ABSTRACT

This book began with an analogy that has evolved into a thesis. In the beginning, I noted a certain stylistic similarity between the comedies of the Restoration stage and the comedies of 1930s Hollywood film. It seemed a coincidence worthy of remark and occasional pedagogical elaboration that two such different times, places, and cultures could sustain generic interest in the witty pair at the center of each genre and could relish the barrage of language characteristic of these repartee-laden dramatic worlds.
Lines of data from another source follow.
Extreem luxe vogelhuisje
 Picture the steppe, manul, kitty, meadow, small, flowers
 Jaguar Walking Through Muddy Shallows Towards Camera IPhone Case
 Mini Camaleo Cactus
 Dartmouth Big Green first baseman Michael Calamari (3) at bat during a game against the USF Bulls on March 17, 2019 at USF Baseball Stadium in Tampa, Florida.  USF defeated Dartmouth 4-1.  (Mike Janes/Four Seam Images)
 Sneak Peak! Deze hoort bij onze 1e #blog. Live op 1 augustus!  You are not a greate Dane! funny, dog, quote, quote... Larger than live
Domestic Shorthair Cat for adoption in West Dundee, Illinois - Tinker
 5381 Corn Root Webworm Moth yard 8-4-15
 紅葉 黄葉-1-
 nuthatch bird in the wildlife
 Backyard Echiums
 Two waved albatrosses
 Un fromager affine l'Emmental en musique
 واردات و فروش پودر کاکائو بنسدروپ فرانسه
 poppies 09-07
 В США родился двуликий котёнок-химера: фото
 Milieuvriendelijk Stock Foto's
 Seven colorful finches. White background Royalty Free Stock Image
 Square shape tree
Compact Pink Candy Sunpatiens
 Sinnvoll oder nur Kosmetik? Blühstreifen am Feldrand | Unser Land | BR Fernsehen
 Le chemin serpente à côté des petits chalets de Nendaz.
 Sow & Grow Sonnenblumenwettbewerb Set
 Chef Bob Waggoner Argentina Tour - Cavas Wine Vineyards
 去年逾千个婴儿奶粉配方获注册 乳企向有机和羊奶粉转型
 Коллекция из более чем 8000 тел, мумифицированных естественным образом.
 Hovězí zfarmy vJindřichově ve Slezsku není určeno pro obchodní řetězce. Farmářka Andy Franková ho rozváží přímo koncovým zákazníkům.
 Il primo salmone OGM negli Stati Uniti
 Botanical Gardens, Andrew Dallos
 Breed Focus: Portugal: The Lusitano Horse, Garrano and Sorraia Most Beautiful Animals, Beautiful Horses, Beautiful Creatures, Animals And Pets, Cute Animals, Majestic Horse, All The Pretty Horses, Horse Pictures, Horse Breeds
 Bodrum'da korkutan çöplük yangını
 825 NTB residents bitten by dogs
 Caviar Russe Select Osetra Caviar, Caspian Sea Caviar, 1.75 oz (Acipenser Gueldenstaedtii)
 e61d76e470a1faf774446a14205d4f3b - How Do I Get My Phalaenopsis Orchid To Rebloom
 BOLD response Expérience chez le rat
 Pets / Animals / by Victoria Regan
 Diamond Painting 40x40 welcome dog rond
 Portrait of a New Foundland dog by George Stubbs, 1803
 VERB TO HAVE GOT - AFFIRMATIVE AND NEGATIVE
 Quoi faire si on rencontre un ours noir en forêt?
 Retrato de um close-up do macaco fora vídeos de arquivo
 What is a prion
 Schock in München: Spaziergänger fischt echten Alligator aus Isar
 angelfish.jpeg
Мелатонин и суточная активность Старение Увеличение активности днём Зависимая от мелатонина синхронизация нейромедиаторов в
The rapidfire back and forth of Rosalind Russell and Cary Grant in His Girl Friday conveys the sort of heightened communication-attentiveness to nuance, repetition, double entendre, connotation, body language-one hears and imagines (and in good performances witnesses) in scenes between The Man of Mode’s Harriet and Dorimant or The Way of the World’s Millamant and Mirabell. It was the two genres’ similar approach to dialogue, their obvious pleasure in the exchange of spoken words, that initially prompted my bringing them together in order to think about the kinds of dramatic energy and psychological (or philosophical) commitment necessary on the parts of writers, actors, characters, and audiences alike to fully realize the performative moment. Wit, far from being a superficial feature of each genre’s style, is an essential component of each dramatic world. In addition, the couple at the center of each canonical text of Restoration comedy and Hollywood comedy alike epitomize the brilliance of the well-formulated phrase (the carefully constructed argument, the clever twist on words, the effortless redirection of topic) while also demonstrating the power of attentiveness and reciprocity-subjects far from superficial to the genres or to the ages in which the genres flourished. When I encountered the work of Stanley Cavell, I began to think more deeply about this analogy. Cavell has acknowledged that the back and forth of witty exchange in the Hollywood comedies of remarriage can take the form (as it does in Frank Capra’s It Happened One Night) of “incessant bickering,” but, of course, marriage itself “entails a certain willingness for bickering,” as well as the recognition that there is a kind of “bickering that is itself a mark, not of bliss exactly, but . . . of caring.”1 Cavell calls this insight “a little parable of philosophy,

or of philosophical criticism” (PH, 86). Further, he remarks, “the quarrels of romance and the tirades of matrimony, arguments of desire and of despair” are “[s]o essential . . . to the genre of remarriage that . . . [they] may be taken . . . to pose the problem: What does a happy marriage sound like?” (PH, 86). This central question is tied to (either as cause of the focus, as its effect, or a combination of both) certain features of the film industry unique to the times that produced the genre-the recent introduction of sound as well as the nature of the screen presences and individual strengths of talent possessed by the actors employed in what is known today as the “classical Hollywood” period:

Since the sound of argument, of wrangling, of verbal battle, is the characteristic sound of these comedies-as if the screen had hardly been able to wait to burst into speech-an essential criterion for membership in that small set of actors who are featured in these films is the ability to bear up under this assault of words, to give as good as you get, where what is good must always, however strong, maintain its good spirits, a test of intellectual as well as of spiritual stamina, of what you might call “ear.”